Tuesday, August 07, 2007

Have I Told You About the New Neighbors?

They don't live next door to us. They're not even in our little townhouse development, or I'd see less humor in the situation. These folks live on the corner of the intersection of the road that leads to our community. Why write about them, you ask? Because they, Gentle Readers, are the reason that Homeowners Associations exist.

The first tip that they might be less-than-perfect neighbors was the flatbed tow truck. They park it on the shoulder of the road across the street from their home. Now, don't go thinking that I'm a snob. My second eldest brother, we'll call him Mech, is a mechanic, and I've nothing but respect for grease monkeydom as his thorough auto knowledge has helped me out of many a jam.
I'm actually in favor of this tow truck resting in this particular spot because it has stopped cars from illegally whizzing past me on the shoulder of the road while I turn onto my street.
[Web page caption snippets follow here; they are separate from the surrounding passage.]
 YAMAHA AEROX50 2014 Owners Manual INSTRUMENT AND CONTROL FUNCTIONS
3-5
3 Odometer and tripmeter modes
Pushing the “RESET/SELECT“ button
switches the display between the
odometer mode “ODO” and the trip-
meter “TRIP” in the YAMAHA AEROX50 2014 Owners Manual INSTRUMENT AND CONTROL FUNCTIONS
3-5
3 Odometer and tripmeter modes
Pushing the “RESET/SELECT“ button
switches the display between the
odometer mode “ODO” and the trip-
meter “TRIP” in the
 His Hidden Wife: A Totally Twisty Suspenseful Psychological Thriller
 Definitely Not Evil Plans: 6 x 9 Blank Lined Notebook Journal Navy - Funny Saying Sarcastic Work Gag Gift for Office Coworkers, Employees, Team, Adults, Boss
However, this isn't the only vehicle nestled 'twixt the white line and the trees lining the road. Four other cars in varying states of disrepair hang out there too. This, too, wouldn't be a big deal, except that this house has a four-car driveway which should be able to contain all of their cars. And there, dear friends, is where the indicators of hillbillyishness begin.

To wit:

1) Half of their carport collapsed, and it took about two months to move the debris. Note that I wrote "move" and not "remove." That's because the miscellaneous shingles, 4" x 4"'s, and bolts have been pushed to the side of the yard.
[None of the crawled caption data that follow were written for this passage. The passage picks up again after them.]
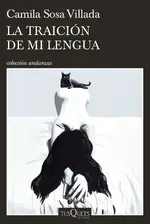 La traición de mi lengua
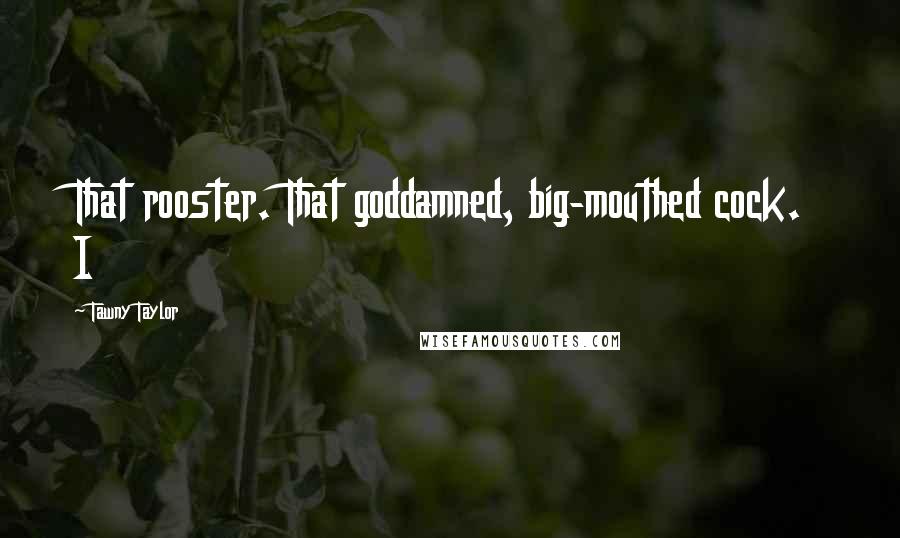 Tawny Taylor Quotes: That rooster. That goddamned, big-mouthed cock. I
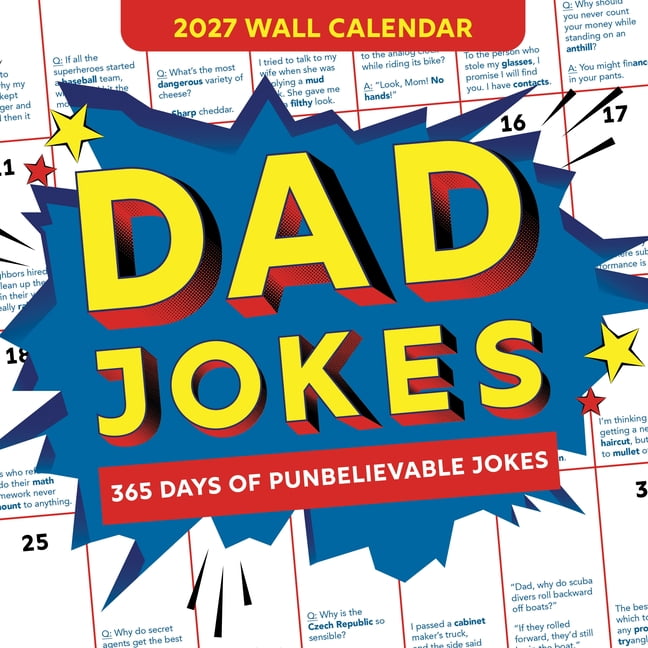 World's Best Dad Jokes Collection 2027 Dad Jokes Wall Calendar: 365 Days of Punbelievable Jokes, (Paperback)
2) There's a junker of a pick-up truck under the remaining half of the carport. It hasn't been moved for at least a month. And the hood has been up the whole time.

3) A go-kart has recently joined the pick-up truck. This is one vehicle that is actually working, as it buzzed through my parking lot while I was packing the Family Truckster for vacation.

4) A 5' tall metal canister with scary looking stickers all over stands upright in the middle of the parking pad.

5) There's an empty inflatable kiddie pool flopped into the front yard.

6) The lawn is so overgrown that I think guerilla armies are hiding out there.

7) A hick pixie (perhaps teenaged?) has darted across the street, in front of oncoming traffic, to get to the cars parked on the shoulder. Did I mention that she was carrying an infant?

8) I have yet to see one of the men wearing shirts.

If you're a good ol' boy or gal, you might think that I'm hatin' on folks who are working so hard that they don't have time to worry about the homestead. Not so. The bone that I'm picking is with people who are CLEARLY not properly tending to things that need tending -- lawns, deritrus, babies -- in favor of leisurely activities, like drunk go-karting. Plus, now I have to explain to the Boy why we can't have a go-kart in which to zoom around.